Most likely the last release before v1.0! This update mostly contains improvements to `chat_in_terminal` to improve usability in interactive environments like Jupyter Notebook.

Possible Breaking Change

All arguments to `chat_in_terminal` except the Kani instance must now be keyword arguments; positional arguments are no longer accepted.

For example, `chat_in_terminal(ai, 1, "!stop")` must now be written `chat_in_terminal(ai, rounds=1, stopword="!stop")`.

Improvements

- You may now specify `None` as the user query in `chat_round` and `full_round`. This will request a new ASSISTANT message without adding a USER message to the chat history (e.g. to continue an unfinished generation).

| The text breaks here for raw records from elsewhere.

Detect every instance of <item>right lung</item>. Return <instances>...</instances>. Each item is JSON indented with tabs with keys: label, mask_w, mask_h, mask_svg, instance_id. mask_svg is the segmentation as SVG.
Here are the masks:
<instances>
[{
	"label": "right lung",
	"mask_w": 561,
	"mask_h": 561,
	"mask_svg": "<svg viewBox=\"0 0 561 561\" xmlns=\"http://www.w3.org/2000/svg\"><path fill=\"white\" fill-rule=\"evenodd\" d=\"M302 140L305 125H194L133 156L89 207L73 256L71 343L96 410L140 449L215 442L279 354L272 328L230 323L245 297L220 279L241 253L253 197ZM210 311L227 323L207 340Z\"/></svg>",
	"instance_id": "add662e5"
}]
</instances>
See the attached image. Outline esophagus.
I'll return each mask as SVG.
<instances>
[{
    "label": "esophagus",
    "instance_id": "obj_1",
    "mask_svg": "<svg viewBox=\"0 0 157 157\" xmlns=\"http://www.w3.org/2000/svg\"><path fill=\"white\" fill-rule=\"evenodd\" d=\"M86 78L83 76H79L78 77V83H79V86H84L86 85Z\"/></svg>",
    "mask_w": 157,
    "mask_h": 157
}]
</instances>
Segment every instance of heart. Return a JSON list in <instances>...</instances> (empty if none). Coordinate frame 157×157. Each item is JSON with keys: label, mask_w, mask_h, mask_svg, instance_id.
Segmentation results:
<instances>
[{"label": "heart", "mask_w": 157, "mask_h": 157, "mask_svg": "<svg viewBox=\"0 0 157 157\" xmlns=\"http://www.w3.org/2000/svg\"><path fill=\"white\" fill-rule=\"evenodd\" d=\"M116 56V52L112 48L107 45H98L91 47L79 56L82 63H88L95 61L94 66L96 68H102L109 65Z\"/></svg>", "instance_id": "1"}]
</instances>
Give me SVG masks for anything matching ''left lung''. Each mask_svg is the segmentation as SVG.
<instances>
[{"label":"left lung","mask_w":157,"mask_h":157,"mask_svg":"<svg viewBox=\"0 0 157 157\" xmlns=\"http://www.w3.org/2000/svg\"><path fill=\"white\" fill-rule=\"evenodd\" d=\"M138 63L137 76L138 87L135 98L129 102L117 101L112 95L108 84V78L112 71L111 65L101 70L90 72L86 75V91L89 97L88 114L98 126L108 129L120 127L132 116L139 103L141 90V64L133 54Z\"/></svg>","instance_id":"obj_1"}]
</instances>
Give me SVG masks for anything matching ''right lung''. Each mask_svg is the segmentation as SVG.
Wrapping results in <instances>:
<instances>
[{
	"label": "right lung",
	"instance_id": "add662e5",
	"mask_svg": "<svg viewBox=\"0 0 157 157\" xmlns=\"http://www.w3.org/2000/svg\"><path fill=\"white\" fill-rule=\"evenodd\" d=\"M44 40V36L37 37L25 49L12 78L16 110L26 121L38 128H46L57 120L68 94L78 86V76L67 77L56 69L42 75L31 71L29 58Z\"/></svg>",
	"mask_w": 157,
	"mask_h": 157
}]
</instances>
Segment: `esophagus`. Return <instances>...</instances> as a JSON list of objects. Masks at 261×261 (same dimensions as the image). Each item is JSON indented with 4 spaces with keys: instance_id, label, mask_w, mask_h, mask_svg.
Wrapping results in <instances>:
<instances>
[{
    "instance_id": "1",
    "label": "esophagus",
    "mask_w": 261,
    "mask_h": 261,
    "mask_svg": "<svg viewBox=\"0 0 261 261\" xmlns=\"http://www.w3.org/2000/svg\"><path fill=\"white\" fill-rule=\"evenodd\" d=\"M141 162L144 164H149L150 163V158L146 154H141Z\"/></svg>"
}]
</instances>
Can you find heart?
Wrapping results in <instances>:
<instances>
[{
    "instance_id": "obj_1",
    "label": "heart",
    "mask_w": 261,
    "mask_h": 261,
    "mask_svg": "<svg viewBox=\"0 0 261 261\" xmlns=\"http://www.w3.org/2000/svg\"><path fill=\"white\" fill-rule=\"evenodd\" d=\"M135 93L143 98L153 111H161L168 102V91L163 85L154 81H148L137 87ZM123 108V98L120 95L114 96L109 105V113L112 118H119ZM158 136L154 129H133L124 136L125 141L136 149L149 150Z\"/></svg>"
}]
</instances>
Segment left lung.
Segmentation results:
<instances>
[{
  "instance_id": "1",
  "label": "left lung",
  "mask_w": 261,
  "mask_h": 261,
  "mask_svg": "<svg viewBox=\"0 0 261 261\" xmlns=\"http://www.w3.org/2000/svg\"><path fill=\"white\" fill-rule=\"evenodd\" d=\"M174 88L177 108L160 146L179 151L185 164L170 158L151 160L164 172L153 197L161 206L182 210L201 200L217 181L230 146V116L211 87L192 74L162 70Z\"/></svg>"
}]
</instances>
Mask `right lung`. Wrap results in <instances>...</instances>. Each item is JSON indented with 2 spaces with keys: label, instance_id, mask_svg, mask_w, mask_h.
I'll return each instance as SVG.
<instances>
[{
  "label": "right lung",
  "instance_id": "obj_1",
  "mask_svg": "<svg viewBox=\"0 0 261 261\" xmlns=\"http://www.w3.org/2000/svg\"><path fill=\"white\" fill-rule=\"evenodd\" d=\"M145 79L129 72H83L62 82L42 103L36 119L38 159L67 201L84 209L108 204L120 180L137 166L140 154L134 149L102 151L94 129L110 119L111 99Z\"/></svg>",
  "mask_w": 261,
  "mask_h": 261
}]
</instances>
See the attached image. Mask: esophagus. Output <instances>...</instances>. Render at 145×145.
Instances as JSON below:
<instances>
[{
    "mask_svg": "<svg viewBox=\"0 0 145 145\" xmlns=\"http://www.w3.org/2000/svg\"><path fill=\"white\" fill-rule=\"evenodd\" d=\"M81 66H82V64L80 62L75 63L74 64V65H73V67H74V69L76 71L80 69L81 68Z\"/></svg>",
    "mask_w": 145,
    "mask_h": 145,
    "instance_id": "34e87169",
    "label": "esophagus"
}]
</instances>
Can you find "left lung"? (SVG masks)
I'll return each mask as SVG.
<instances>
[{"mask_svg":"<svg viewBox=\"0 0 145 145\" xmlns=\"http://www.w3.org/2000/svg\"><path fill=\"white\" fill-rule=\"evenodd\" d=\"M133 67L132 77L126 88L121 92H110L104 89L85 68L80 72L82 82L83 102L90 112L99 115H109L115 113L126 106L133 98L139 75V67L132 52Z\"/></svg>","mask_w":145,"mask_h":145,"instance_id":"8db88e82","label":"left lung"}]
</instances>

Added the following keyword args to `chat_in_terminal` to improve usability in interactive environments like Jupyter Notebook:

- echo: Whether to echo the user's input to stdout after they send a message (e.g. to save in interactive notebook outputs; default false)
- ai_first: Whether the user should send the first message (default) or the model should generate a completion before prompting the user for a message.
- width: The maximum width of the printed outputs (default unlimited).
- show_function_args: Whether to print the arguments the model is calling functions with for each call (default false).
- show_function_returns: Whether to print the results of each function call (default false).
- verbose: Equivalent to setting ``echo``, ``show_function_args``, and ``show_function_returns`` to True.

0.7.2

- OpenAI: Added support for Jan 25 models without specifying `max_context_length` explicitly
- OpenAI: Fixed an issue where the token count for parallel function calls would only consider the first function call

0.7.1

- OpenAI: Fixes an issue where a tool call could have an unbound tool call ID when using `always_included_messages` near the maximum context length

0.7.0

New Features
- Added support for the Claude API through the `AnthropicEngine`
- Currently, this is only for chat messages - we don't yet have access to the new function calling API. We plan to add Claude function calling to Kani as soon as we get access!
- Renamed `ToolCallError` to a more general `PromptError`
- Technically a minor breaking change, though a search of GitHub shows that no one has used `ToolCallError` yet

Fixes
- Fixed an issue where parallel tool calls could not be validated (thanks arturoleon!)